I'm not saying Helix has an equivalent amp selection to AX8/Axe-FXII. It doesn't. There's no Fryette/VHT or Dumbles or Diezels. No Friedman or Splawn, but the new Line 6 2204 Mod model can absolutely nail any Friedman or Splawn clip I've heard online. Less "original models" than Fractal too. But the amps it does have can certainly hit the tones those amps give, especially if you use third party IRs of a Diezel cab or a VHT Fatbottom cab. 

Would anyone _really_ walk into a real-life guitar store or studio that had a Mark IV, 5150, Soldano, Dual Rec, hot-rodded JCM800, regular JCM800, Bogner Uberschall, ENGL Fireball and a handful of smaller brand high gain heads (the Line 6 originals) and say the selection sucks or is limited? Doubtful.

Line 6 has been hauling butt on new amp and effects models, with 8 new amp channels PLUS an improved version of Fractal's "Scenes" functionality in the first year of Helix alone. 

That should let you now with confidence that they are seriously stepping their game up for content development in this space.


----------



## DarthV (Sep 28, 2016)

It's not necessarily a numbers thing, but if you wanted a IIc you'd be out of luck with the Helix right now. And it's great that they are releasing more models, but fractal has released more in the same time frame. If had to choose right now, I'm not sure which I'd buy. Both sound great!


----------



## mikah912 (Sep 28, 2016)

DarthV said:


> It's not necessarily a numbers thing, but if you wanted a IIc you'd be out of luck with the Helix right now. And it's great that they are releasing more models, but fractal has released more in the same time frame. If had to choose right now, I'm not sure which I'd buy. Both sound great!



You'd only be out of luck if you listen with your eyes. 

Apply the same logic to the Axe-fx.
+++
» Your instructions: In the forum thread, how many new amp channels did Line 6 add during the first year of Helix? The lines that come next have no connection to the forum thread.

Data excerpts
+++
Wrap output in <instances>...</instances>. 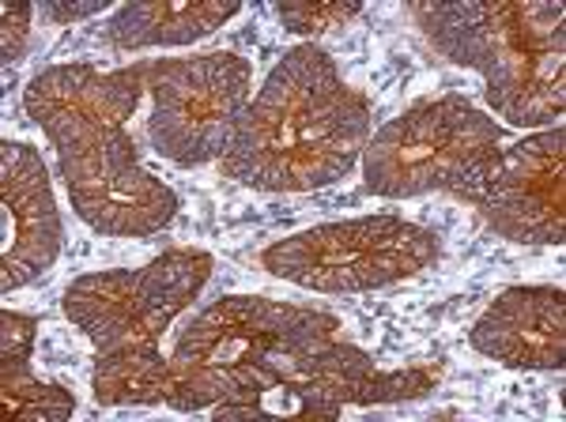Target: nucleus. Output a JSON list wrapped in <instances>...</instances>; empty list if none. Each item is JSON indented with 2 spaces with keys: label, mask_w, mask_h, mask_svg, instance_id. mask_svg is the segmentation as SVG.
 Returning <instances> with one entry per match:
<instances>
[{
  "label": "nucleus",
  "mask_w": 566,
  "mask_h": 422,
  "mask_svg": "<svg viewBox=\"0 0 566 422\" xmlns=\"http://www.w3.org/2000/svg\"><path fill=\"white\" fill-rule=\"evenodd\" d=\"M31 4H4V12H0V57H4L8 64H12L15 57L23 53L27 45V31H31Z\"/></svg>",
  "instance_id": "obj_18"
},
{
  "label": "nucleus",
  "mask_w": 566,
  "mask_h": 422,
  "mask_svg": "<svg viewBox=\"0 0 566 422\" xmlns=\"http://www.w3.org/2000/svg\"><path fill=\"white\" fill-rule=\"evenodd\" d=\"M65 314L84 333L95 351H117V347L159 344L178 309L151 291L144 268L136 272H87L72 279L65 291Z\"/></svg>",
  "instance_id": "obj_11"
},
{
  "label": "nucleus",
  "mask_w": 566,
  "mask_h": 422,
  "mask_svg": "<svg viewBox=\"0 0 566 422\" xmlns=\"http://www.w3.org/2000/svg\"><path fill=\"white\" fill-rule=\"evenodd\" d=\"M250 61L239 53L159 61L148 117L155 151L178 167L223 159L234 125L250 103Z\"/></svg>",
  "instance_id": "obj_6"
},
{
  "label": "nucleus",
  "mask_w": 566,
  "mask_h": 422,
  "mask_svg": "<svg viewBox=\"0 0 566 422\" xmlns=\"http://www.w3.org/2000/svg\"><path fill=\"white\" fill-rule=\"evenodd\" d=\"M416 20L453 64L476 68L488 103L510 125H552L566 109L563 4H419Z\"/></svg>",
  "instance_id": "obj_2"
},
{
  "label": "nucleus",
  "mask_w": 566,
  "mask_h": 422,
  "mask_svg": "<svg viewBox=\"0 0 566 422\" xmlns=\"http://www.w3.org/2000/svg\"><path fill=\"white\" fill-rule=\"evenodd\" d=\"M39 12L53 23H76V20H87V15L103 12V4H98V0H91V4H42Z\"/></svg>",
  "instance_id": "obj_19"
},
{
  "label": "nucleus",
  "mask_w": 566,
  "mask_h": 422,
  "mask_svg": "<svg viewBox=\"0 0 566 422\" xmlns=\"http://www.w3.org/2000/svg\"><path fill=\"white\" fill-rule=\"evenodd\" d=\"M0 400L12 419L65 422L76 411L72 392L34 378L31 359H0Z\"/></svg>",
  "instance_id": "obj_15"
},
{
  "label": "nucleus",
  "mask_w": 566,
  "mask_h": 422,
  "mask_svg": "<svg viewBox=\"0 0 566 422\" xmlns=\"http://www.w3.org/2000/svg\"><path fill=\"white\" fill-rule=\"evenodd\" d=\"M0 215H4L0 291L12 295L50 272L65 245V223L53 200L50 173L31 144L0 140Z\"/></svg>",
  "instance_id": "obj_10"
},
{
  "label": "nucleus",
  "mask_w": 566,
  "mask_h": 422,
  "mask_svg": "<svg viewBox=\"0 0 566 422\" xmlns=\"http://www.w3.org/2000/svg\"><path fill=\"white\" fill-rule=\"evenodd\" d=\"M506 133L469 98L446 95L392 117L363 148L367 189L389 200L453 192L480 204Z\"/></svg>",
  "instance_id": "obj_3"
},
{
  "label": "nucleus",
  "mask_w": 566,
  "mask_h": 422,
  "mask_svg": "<svg viewBox=\"0 0 566 422\" xmlns=\"http://www.w3.org/2000/svg\"><path fill=\"white\" fill-rule=\"evenodd\" d=\"M359 15V4H310V0H287L280 4V20L295 34H322L336 23H348Z\"/></svg>",
  "instance_id": "obj_16"
},
{
  "label": "nucleus",
  "mask_w": 566,
  "mask_h": 422,
  "mask_svg": "<svg viewBox=\"0 0 566 422\" xmlns=\"http://www.w3.org/2000/svg\"><path fill=\"white\" fill-rule=\"evenodd\" d=\"M69 200L91 231L109 238H148L178 215V192L140 167L133 136L61 159Z\"/></svg>",
  "instance_id": "obj_8"
},
{
  "label": "nucleus",
  "mask_w": 566,
  "mask_h": 422,
  "mask_svg": "<svg viewBox=\"0 0 566 422\" xmlns=\"http://www.w3.org/2000/svg\"><path fill=\"white\" fill-rule=\"evenodd\" d=\"M370 140V103L344 84L317 45L280 57L245 103L223 151V173L261 192H310L340 181Z\"/></svg>",
  "instance_id": "obj_1"
},
{
  "label": "nucleus",
  "mask_w": 566,
  "mask_h": 422,
  "mask_svg": "<svg viewBox=\"0 0 566 422\" xmlns=\"http://www.w3.org/2000/svg\"><path fill=\"white\" fill-rule=\"evenodd\" d=\"M438 261V234L400 215L310 226L261 253L264 272L322 295H359L412 279Z\"/></svg>",
  "instance_id": "obj_4"
},
{
  "label": "nucleus",
  "mask_w": 566,
  "mask_h": 422,
  "mask_svg": "<svg viewBox=\"0 0 566 422\" xmlns=\"http://www.w3.org/2000/svg\"><path fill=\"white\" fill-rule=\"evenodd\" d=\"M34 339H39V320L23 314H0V359H31Z\"/></svg>",
  "instance_id": "obj_17"
},
{
  "label": "nucleus",
  "mask_w": 566,
  "mask_h": 422,
  "mask_svg": "<svg viewBox=\"0 0 566 422\" xmlns=\"http://www.w3.org/2000/svg\"><path fill=\"white\" fill-rule=\"evenodd\" d=\"M495 234L517 245H563L566 238V133L563 125L502 148L476 204Z\"/></svg>",
  "instance_id": "obj_9"
},
{
  "label": "nucleus",
  "mask_w": 566,
  "mask_h": 422,
  "mask_svg": "<svg viewBox=\"0 0 566 422\" xmlns=\"http://www.w3.org/2000/svg\"><path fill=\"white\" fill-rule=\"evenodd\" d=\"M317 309L272 302L258 295H227L189 320L170 355L167 403L175 411H205L239 392L253 378L258 362L295 325Z\"/></svg>",
  "instance_id": "obj_5"
},
{
  "label": "nucleus",
  "mask_w": 566,
  "mask_h": 422,
  "mask_svg": "<svg viewBox=\"0 0 566 422\" xmlns=\"http://www.w3.org/2000/svg\"><path fill=\"white\" fill-rule=\"evenodd\" d=\"M91 384H95V400L106 408H155V403H167L170 359L159 355V344L103 351Z\"/></svg>",
  "instance_id": "obj_14"
},
{
  "label": "nucleus",
  "mask_w": 566,
  "mask_h": 422,
  "mask_svg": "<svg viewBox=\"0 0 566 422\" xmlns=\"http://www.w3.org/2000/svg\"><path fill=\"white\" fill-rule=\"evenodd\" d=\"M239 12L234 0H136L114 12L106 34L117 50L189 45L219 31Z\"/></svg>",
  "instance_id": "obj_13"
},
{
  "label": "nucleus",
  "mask_w": 566,
  "mask_h": 422,
  "mask_svg": "<svg viewBox=\"0 0 566 422\" xmlns=\"http://www.w3.org/2000/svg\"><path fill=\"white\" fill-rule=\"evenodd\" d=\"M155 68L159 64L117 72H98L95 64H50L27 84L23 106L61 159L84 155L125 136V122L140 103L144 84L155 80Z\"/></svg>",
  "instance_id": "obj_7"
},
{
  "label": "nucleus",
  "mask_w": 566,
  "mask_h": 422,
  "mask_svg": "<svg viewBox=\"0 0 566 422\" xmlns=\"http://www.w3.org/2000/svg\"><path fill=\"white\" fill-rule=\"evenodd\" d=\"M472 347L510 370H563L566 295L559 287H510L472 325Z\"/></svg>",
  "instance_id": "obj_12"
}]
</instances>
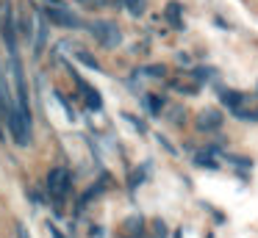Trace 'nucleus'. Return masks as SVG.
Returning a JSON list of instances; mask_svg holds the SVG:
<instances>
[{
    "label": "nucleus",
    "instance_id": "obj_10",
    "mask_svg": "<svg viewBox=\"0 0 258 238\" xmlns=\"http://www.w3.org/2000/svg\"><path fill=\"white\" fill-rule=\"evenodd\" d=\"M145 105H147V114H150V116L161 114V100H158L156 94H145Z\"/></svg>",
    "mask_w": 258,
    "mask_h": 238
},
{
    "label": "nucleus",
    "instance_id": "obj_2",
    "mask_svg": "<svg viewBox=\"0 0 258 238\" xmlns=\"http://www.w3.org/2000/svg\"><path fill=\"white\" fill-rule=\"evenodd\" d=\"M70 186H73V175H70L64 166H58V169H50L47 172V194L53 197V202H64L70 194Z\"/></svg>",
    "mask_w": 258,
    "mask_h": 238
},
{
    "label": "nucleus",
    "instance_id": "obj_17",
    "mask_svg": "<svg viewBox=\"0 0 258 238\" xmlns=\"http://www.w3.org/2000/svg\"><path fill=\"white\" fill-rule=\"evenodd\" d=\"M197 164H200V166H211V169H214V166H217V164H214L211 158H208V155H197Z\"/></svg>",
    "mask_w": 258,
    "mask_h": 238
},
{
    "label": "nucleus",
    "instance_id": "obj_14",
    "mask_svg": "<svg viewBox=\"0 0 258 238\" xmlns=\"http://www.w3.org/2000/svg\"><path fill=\"white\" fill-rule=\"evenodd\" d=\"M145 75H153V77H164V66H145Z\"/></svg>",
    "mask_w": 258,
    "mask_h": 238
},
{
    "label": "nucleus",
    "instance_id": "obj_12",
    "mask_svg": "<svg viewBox=\"0 0 258 238\" xmlns=\"http://www.w3.org/2000/svg\"><path fill=\"white\" fill-rule=\"evenodd\" d=\"M167 17H169V22H172L175 28L183 25V22H180V6H178V3H169V6H167Z\"/></svg>",
    "mask_w": 258,
    "mask_h": 238
},
{
    "label": "nucleus",
    "instance_id": "obj_5",
    "mask_svg": "<svg viewBox=\"0 0 258 238\" xmlns=\"http://www.w3.org/2000/svg\"><path fill=\"white\" fill-rule=\"evenodd\" d=\"M92 33H95V39L103 44V47H117L119 42H122V33H119V28L114 25V22H95L92 25Z\"/></svg>",
    "mask_w": 258,
    "mask_h": 238
},
{
    "label": "nucleus",
    "instance_id": "obj_9",
    "mask_svg": "<svg viewBox=\"0 0 258 238\" xmlns=\"http://www.w3.org/2000/svg\"><path fill=\"white\" fill-rule=\"evenodd\" d=\"M222 103L228 105L233 114H239V111H241V103H244V97H241L239 92H222Z\"/></svg>",
    "mask_w": 258,
    "mask_h": 238
},
{
    "label": "nucleus",
    "instance_id": "obj_15",
    "mask_svg": "<svg viewBox=\"0 0 258 238\" xmlns=\"http://www.w3.org/2000/svg\"><path fill=\"white\" fill-rule=\"evenodd\" d=\"M142 180H145V169H136L134 177H131V188H136V183H142Z\"/></svg>",
    "mask_w": 258,
    "mask_h": 238
},
{
    "label": "nucleus",
    "instance_id": "obj_8",
    "mask_svg": "<svg viewBox=\"0 0 258 238\" xmlns=\"http://www.w3.org/2000/svg\"><path fill=\"white\" fill-rule=\"evenodd\" d=\"M219 125H222V114L214 108H206L197 116V130H217Z\"/></svg>",
    "mask_w": 258,
    "mask_h": 238
},
{
    "label": "nucleus",
    "instance_id": "obj_19",
    "mask_svg": "<svg viewBox=\"0 0 258 238\" xmlns=\"http://www.w3.org/2000/svg\"><path fill=\"white\" fill-rule=\"evenodd\" d=\"M81 3H92V0H81Z\"/></svg>",
    "mask_w": 258,
    "mask_h": 238
},
{
    "label": "nucleus",
    "instance_id": "obj_11",
    "mask_svg": "<svg viewBox=\"0 0 258 238\" xmlns=\"http://www.w3.org/2000/svg\"><path fill=\"white\" fill-rule=\"evenodd\" d=\"M122 3H125V9H128L134 17L145 14V9H147V0H122Z\"/></svg>",
    "mask_w": 258,
    "mask_h": 238
},
{
    "label": "nucleus",
    "instance_id": "obj_13",
    "mask_svg": "<svg viewBox=\"0 0 258 238\" xmlns=\"http://www.w3.org/2000/svg\"><path fill=\"white\" fill-rule=\"evenodd\" d=\"M75 55H78V61H84V64L89 66V69H100V64H97V58H92L89 53H84V50H78Z\"/></svg>",
    "mask_w": 258,
    "mask_h": 238
},
{
    "label": "nucleus",
    "instance_id": "obj_3",
    "mask_svg": "<svg viewBox=\"0 0 258 238\" xmlns=\"http://www.w3.org/2000/svg\"><path fill=\"white\" fill-rule=\"evenodd\" d=\"M3 114H6V122H9V133H12V138L20 144V147H25V144L31 141V122H25L23 116L17 114L14 103L6 105V108H3Z\"/></svg>",
    "mask_w": 258,
    "mask_h": 238
},
{
    "label": "nucleus",
    "instance_id": "obj_4",
    "mask_svg": "<svg viewBox=\"0 0 258 238\" xmlns=\"http://www.w3.org/2000/svg\"><path fill=\"white\" fill-rule=\"evenodd\" d=\"M42 14H45V20L50 22V25H58V28H84V20H78L75 14H70L64 6H47Z\"/></svg>",
    "mask_w": 258,
    "mask_h": 238
},
{
    "label": "nucleus",
    "instance_id": "obj_7",
    "mask_svg": "<svg viewBox=\"0 0 258 238\" xmlns=\"http://www.w3.org/2000/svg\"><path fill=\"white\" fill-rule=\"evenodd\" d=\"M75 81H78V92L84 94L86 105H89L92 111H100V108H103V97H100V92H97L95 86H89V83H86V81H81L78 75H75Z\"/></svg>",
    "mask_w": 258,
    "mask_h": 238
},
{
    "label": "nucleus",
    "instance_id": "obj_6",
    "mask_svg": "<svg viewBox=\"0 0 258 238\" xmlns=\"http://www.w3.org/2000/svg\"><path fill=\"white\" fill-rule=\"evenodd\" d=\"M31 28H34V55H42L45 53V44H47V20L42 11H34V22H31Z\"/></svg>",
    "mask_w": 258,
    "mask_h": 238
},
{
    "label": "nucleus",
    "instance_id": "obj_18",
    "mask_svg": "<svg viewBox=\"0 0 258 238\" xmlns=\"http://www.w3.org/2000/svg\"><path fill=\"white\" fill-rule=\"evenodd\" d=\"M45 3H47V6H58V0H45Z\"/></svg>",
    "mask_w": 258,
    "mask_h": 238
},
{
    "label": "nucleus",
    "instance_id": "obj_16",
    "mask_svg": "<svg viewBox=\"0 0 258 238\" xmlns=\"http://www.w3.org/2000/svg\"><path fill=\"white\" fill-rule=\"evenodd\" d=\"M125 122H131V125H134L136 130H139V133H145V125H142L139 119H134V116H131V114H125Z\"/></svg>",
    "mask_w": 258,
    "mask_h": 238
},
{
    "label": "nucleus",
    "instance_id": "obj_1",
    "mask_svg": "<svg viewBox=\"0 0 258 238\" xmlns=\"http://www.w3.org/2000/svg\"><path fill=\"white\" fill-rule=\"evenodd\" d=\"M9 69H12V83H14V108L23 116L25 122H31V108H28V86H25V72L23 64H20V53H12V61H9Z\"/></svg>",
    "mask_w": 258,
    "mask_h": 238
}]
</instances>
+++
» Correct response: Eight new amp channels.